Only in Hawaii, when the sky darkened during an eclipse, did the gloom on Theroux's psyche lighten. Given that more indigenous species of birds and plants have been driven to extinction in the 50th state than in any other place on earth, one is confounded by its potential for such epiphanies.
Were it simply pristine spaces his spirit needed, Theroux might have tried the vastness of the Mongolian steppes. As reported in In Search of Genghis Khan (Atheneum, 241 pp., $25), by Tim Severin, the adventurer distinguished for his re-creation of historic journeys, much of Mongolia is still medieval.
Huge vistas and great distances encourage herdsmen to use images suited to the sea. In fact, Genghis Khan, the territory's renowned and immensely feared 13th-century leader, was given a title signifying Oceanic Ruler.
The great Khan remains a national hero in Mongolia, whose government, along with UNESCO, helped to organize a 1990 horseback expedition to retrace his route to the West.
Severin, who sailed the North Atlantic in a leather boat, navigated a reproduction of an 8th-century Arab ship from Muscat to China, and rode a motorcycle across China as he traced the route of Marco Polo, was a logical addition to the primarily Mongolian party.
As always, Severin's account is rich in social and political history. He describes tenacious traditional lifestyles, languages, and beliefs that even decades of Soviet authority could not erase. Severin is careful to underscore the irony that the survival of Mongolia's cultural identity is in significant proportion due to the fundamental poverty and remoteness of this region.

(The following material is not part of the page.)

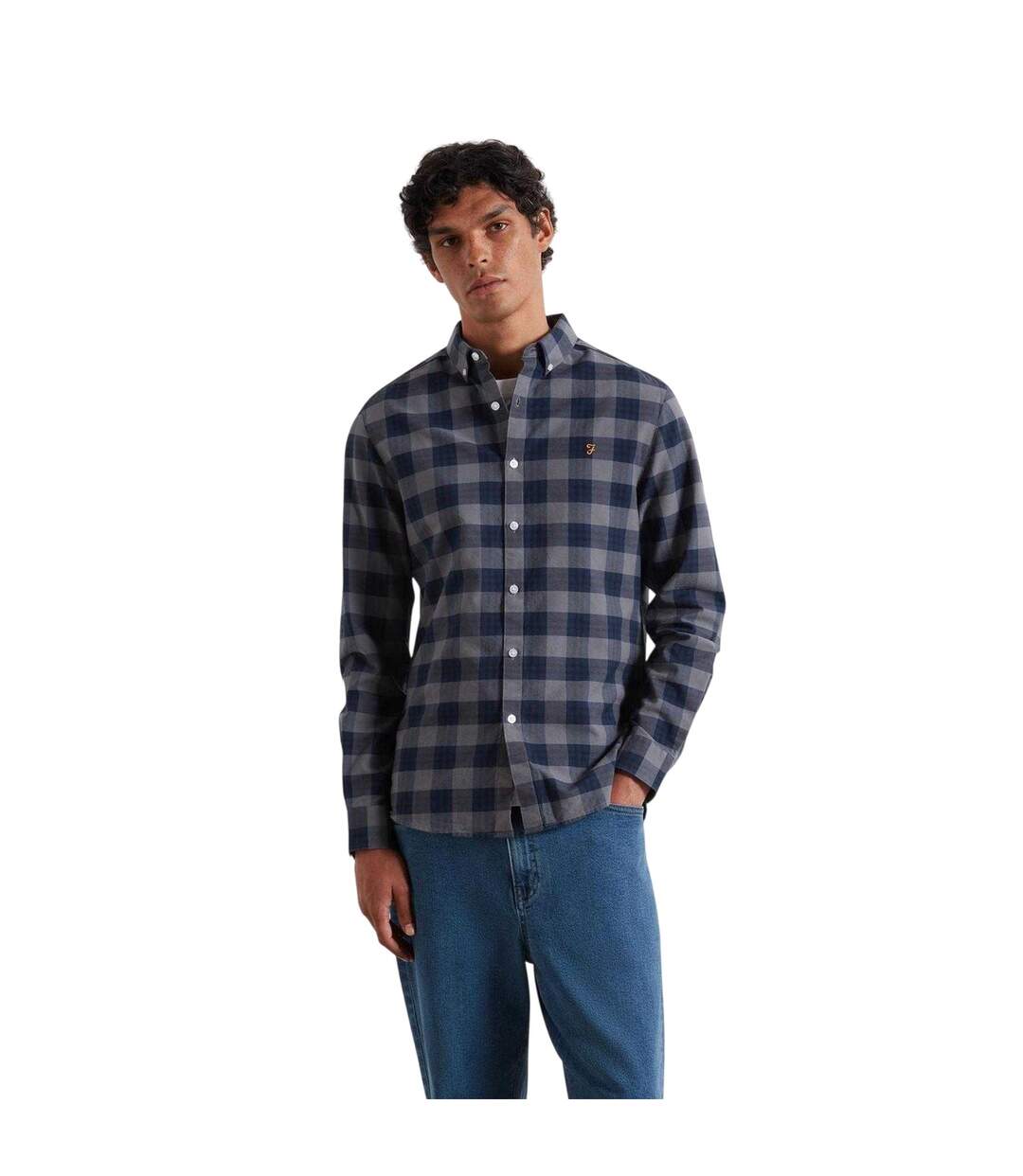 Chemise Motif/style À Carreaux Brewer Homme Bleu Farah-2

Disorder, frustration, and contention marred Severin's trip. The real champions of the venture were the agile, squarely built descendants of the wild horses of the steppes who provided the main means of transportation.
Smaller than the American cow pony, these stalwart beasts are capable of covering long stretches at a time, a deed made all the more remarkable by the Mongolian manner of riding. Horses are urged to run full out for an astonishing two hours and are then given a brief break. Standing high in their stirrups, riders cover up to 50 bone-rattling miles per day.
The sprinting time of a Mongolian horse is roughly equal to the flying time of the 1941 Stearman biplane flown across the contiguous 48 states by writer Stephen Coonts, who is best known for his thrillers involving aviation. The recently rehabilitated crop-duster, with a maximum altitude of 13,000 feet and the apparent capriciousness of a feather in the breeze, was dubbed the Cannibal Queen.
In The Cannibal Queen: An Aerial Odyssey Across America (Pocket Books, 344 pp., $22), Coonts wagers on his ability to pique the public's fascination with the minute-by-minute rigors of flying an open-cockpit aircraft whose navigational instrumentation consists of a single compass and the pilot's ability to spot prominent landmarks.
The text has a tendency to stall in midair when he feels obliged to comment on the American scene. Its originality lies in the terse record of the predicaments the Cannibal Queen encounters.
Will Coonts beat the angry thunderstorms, make the next fuel stop, keep the Queen from twitching nose first into the hungry trees? This is not a volume for white-knuckle fliers. Indeed, the account is likely to renew interest in train travel.
By land, sea, or air, each of these books puts a premium on the choice of transportation. Getting there rivals being there. Getting there may involve a few saddle sores, fog banks, crosswinds, or a meeting with a monitor lizard the size of a cocker spaniel.
Happily, getting there usually means being able to get out of there. Still, it comes as something of a comforting surprise that for authors as steeped in wanderlust as these, getting there means anticipating the pleasures of coming home.